## What you are asked to do
Once the line containing "common name: wild boar" is found in the records below, return it and each following line exactly, up to and including the line containing "Moving vote fraction: 50%.", and nothing else.

——————————

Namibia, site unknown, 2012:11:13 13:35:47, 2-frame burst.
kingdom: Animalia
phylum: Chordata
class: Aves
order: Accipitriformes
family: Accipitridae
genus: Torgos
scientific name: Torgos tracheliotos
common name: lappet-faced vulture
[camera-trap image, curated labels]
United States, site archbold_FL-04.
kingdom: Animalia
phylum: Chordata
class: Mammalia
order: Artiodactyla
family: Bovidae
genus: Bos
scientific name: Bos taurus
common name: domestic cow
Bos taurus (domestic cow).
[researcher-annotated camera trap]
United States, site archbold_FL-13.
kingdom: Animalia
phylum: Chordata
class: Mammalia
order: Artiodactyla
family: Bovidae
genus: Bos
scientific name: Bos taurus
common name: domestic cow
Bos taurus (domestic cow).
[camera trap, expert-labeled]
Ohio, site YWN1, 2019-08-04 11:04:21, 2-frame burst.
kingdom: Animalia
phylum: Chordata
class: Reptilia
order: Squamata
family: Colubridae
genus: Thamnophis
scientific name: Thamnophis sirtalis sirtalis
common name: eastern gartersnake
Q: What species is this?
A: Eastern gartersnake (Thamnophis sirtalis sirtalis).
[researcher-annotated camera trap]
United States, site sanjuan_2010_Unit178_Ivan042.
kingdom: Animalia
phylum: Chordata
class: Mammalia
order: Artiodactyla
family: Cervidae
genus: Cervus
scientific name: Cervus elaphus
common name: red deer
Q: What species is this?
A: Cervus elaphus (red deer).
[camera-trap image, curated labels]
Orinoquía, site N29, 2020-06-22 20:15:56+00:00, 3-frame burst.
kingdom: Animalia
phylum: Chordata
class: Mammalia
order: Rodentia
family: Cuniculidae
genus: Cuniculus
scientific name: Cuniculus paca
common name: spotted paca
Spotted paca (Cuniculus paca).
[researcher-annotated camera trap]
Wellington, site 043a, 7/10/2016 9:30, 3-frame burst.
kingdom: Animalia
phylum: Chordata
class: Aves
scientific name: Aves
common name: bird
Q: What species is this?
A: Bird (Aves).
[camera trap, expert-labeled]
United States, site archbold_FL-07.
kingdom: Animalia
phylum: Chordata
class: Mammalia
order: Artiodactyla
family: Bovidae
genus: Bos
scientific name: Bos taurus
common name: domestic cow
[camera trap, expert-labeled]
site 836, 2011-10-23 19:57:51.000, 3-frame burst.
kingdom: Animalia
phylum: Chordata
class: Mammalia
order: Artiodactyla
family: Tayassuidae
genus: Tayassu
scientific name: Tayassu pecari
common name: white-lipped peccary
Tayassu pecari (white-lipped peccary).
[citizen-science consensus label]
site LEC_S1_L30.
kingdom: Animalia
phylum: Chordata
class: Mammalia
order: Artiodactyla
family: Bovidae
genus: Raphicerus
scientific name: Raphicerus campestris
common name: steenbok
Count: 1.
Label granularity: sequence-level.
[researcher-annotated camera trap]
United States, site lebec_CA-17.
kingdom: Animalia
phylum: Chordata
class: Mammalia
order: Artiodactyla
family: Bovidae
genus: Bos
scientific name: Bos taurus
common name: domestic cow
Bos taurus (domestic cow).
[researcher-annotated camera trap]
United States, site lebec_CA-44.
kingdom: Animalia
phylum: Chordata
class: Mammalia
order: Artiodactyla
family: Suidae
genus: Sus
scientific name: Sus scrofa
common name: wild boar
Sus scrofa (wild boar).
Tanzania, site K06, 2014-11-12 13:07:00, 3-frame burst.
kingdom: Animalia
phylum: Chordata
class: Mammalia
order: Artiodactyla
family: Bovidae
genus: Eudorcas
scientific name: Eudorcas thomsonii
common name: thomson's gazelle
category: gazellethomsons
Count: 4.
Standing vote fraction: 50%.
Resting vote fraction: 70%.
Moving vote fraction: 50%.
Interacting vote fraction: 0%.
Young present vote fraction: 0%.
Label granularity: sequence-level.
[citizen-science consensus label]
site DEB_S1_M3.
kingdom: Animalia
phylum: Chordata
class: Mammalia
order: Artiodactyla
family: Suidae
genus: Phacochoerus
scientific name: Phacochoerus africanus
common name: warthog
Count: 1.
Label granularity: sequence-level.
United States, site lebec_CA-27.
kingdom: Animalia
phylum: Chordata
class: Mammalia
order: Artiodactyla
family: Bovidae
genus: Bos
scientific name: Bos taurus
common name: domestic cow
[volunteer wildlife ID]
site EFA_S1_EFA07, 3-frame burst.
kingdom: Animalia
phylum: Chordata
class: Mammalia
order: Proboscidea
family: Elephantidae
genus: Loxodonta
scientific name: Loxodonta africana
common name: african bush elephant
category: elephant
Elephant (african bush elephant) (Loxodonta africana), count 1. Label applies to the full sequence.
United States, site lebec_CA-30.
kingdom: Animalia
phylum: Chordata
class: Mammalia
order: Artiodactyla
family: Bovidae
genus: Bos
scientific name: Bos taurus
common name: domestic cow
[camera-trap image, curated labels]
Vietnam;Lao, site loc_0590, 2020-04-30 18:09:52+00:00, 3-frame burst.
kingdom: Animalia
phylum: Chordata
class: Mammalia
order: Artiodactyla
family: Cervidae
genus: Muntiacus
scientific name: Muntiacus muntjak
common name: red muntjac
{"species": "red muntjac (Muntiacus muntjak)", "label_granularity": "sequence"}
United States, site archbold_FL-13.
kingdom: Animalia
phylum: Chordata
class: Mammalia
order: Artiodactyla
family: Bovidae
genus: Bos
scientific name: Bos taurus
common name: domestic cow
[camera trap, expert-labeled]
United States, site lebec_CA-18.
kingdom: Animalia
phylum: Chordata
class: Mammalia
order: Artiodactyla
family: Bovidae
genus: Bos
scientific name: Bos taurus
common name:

——————————

## Response to the task
common name: wild boar
Sus scrofa (wild boar).
Tanzania, site K06, 2014-11-12 13:07:00, 3-frame burst.
kingdom: Animalia
phylum: Chordata
class: Mammalia
order: Artiodactyla
family: Bovidae
genus: Eudorcas
scientific name: Eudorcas thomsonii
common name: thomson's gazelle
category: gazellethomsons
Count: 4.
Standing vote fraction: 50%.
Resting vote fraction: 70%.
Moving vote fraction: 50%.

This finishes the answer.